So, we come to the conclusions. How much protein is required to cause improvements in weight management?

First of all, we note that there is evidence to suggest that lower amounts of protein (0.8 grams of protein per kilogram of weight per day) during energy restriction may be sufficient for weight and fat loss, while higher amounts of protein (1.2 grams of protein per kilogram of weight per day) are required to maintain lean mass.

However, this review found that the average change in usual protein intake in studies that found higher protein intakes to be more effective was +28.6%.

So, if we assume that the usual protein intake in adults is, on average, 88 g/day (1.07 g protein per kg of weight), then adding only 25-30 g protein/day, up to 113-118 g/day, or 1.38 g protein per kg of weight, would potentially be sufficient to cause long-term improvements in weight management.

Meta-analyses, including short-term energy restriction and long-term weight maintenance studies, suggest that the amount of protein required to improve weight management and cardiometabolic outcomes ranges between 1,2 g and 1,6 g of protein per kg of weight per day (i.e. approximately 89-119 grams of protein/day for women and 104-138 grams of protein/day for men).

Similar conclusions were reached in the Protein Summit 2.0, stressing that at least 25-30 grams of protein should be provided at each meal.

However, if this amount is not sufficient, we can increase the protein.

A complete diet can be considered to consist of 2 things: a minimum intake of protein, carbohydrate and dietary fat and the flexible intake which includes the difference between the caloric values of the recommended daily allowances or minimum intake and the total caloric intake.

If only 10% of the flexible intake is protein, this corresponds to 0.7 grams of protein per kilogram of weight per day, which when added to the recommended daily dose of 0.8 grams per kilogram of weight per day, becomes a total of 1.5 grams of protein per kilogram of weight per day.

If the 20% of flexible intake includes protein, this corresponds to 1.4 extra grams of protein per kg of weight per day, with a total daily protein intake of 2.2 grams of protein per kg of weight, an amount that as we have mentioned above, cannot bring negative effects on already healthy people.
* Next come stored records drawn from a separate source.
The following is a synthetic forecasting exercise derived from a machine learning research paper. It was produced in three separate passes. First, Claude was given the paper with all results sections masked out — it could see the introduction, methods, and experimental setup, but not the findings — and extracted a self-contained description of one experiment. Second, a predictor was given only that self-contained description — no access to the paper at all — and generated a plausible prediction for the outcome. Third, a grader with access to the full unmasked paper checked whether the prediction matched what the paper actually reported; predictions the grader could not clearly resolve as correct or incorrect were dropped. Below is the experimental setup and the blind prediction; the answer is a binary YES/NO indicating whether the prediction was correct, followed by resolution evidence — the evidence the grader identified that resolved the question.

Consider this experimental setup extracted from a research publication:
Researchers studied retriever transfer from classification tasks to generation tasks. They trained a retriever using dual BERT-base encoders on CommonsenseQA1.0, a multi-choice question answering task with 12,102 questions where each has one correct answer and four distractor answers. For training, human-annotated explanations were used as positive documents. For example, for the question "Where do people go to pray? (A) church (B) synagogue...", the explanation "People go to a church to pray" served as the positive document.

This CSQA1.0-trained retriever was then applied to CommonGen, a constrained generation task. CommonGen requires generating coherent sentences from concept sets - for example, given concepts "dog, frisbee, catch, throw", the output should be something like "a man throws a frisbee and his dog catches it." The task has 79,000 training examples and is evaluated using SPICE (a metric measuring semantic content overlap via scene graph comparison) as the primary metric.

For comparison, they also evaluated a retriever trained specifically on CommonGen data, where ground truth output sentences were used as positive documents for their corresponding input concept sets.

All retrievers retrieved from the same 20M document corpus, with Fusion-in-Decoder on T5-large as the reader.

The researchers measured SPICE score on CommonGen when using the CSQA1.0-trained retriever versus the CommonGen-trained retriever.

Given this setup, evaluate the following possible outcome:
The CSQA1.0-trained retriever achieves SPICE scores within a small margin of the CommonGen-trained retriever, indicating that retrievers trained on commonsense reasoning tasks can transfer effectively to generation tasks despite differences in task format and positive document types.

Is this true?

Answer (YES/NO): NO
So in practice, 1.5 to 2.2 grams of protein per kilogram of weight per day seems to be a reasonable recommendation for adults as part of a complete diet.

In summary:

  • The first and main reason for a successful diet is the adherence to the diet itself and therefore it is more a matter of psychology and attitudes.
  • Although a high-fibre diet may help in the short term, its benefits are doubtful to translate into the long term, as continuous adherence to such a diet is difficult.
  • 1.2-1.6 grams of protein per kilogram of weight per day, with 25-30 grams of protein per meal seems to be enough to improve weight management and cardiometabolic outcomes.
  • If this is not enough, 1.5-2.2 grams of protein per kilogram of weight per day is a reasonable recommendation.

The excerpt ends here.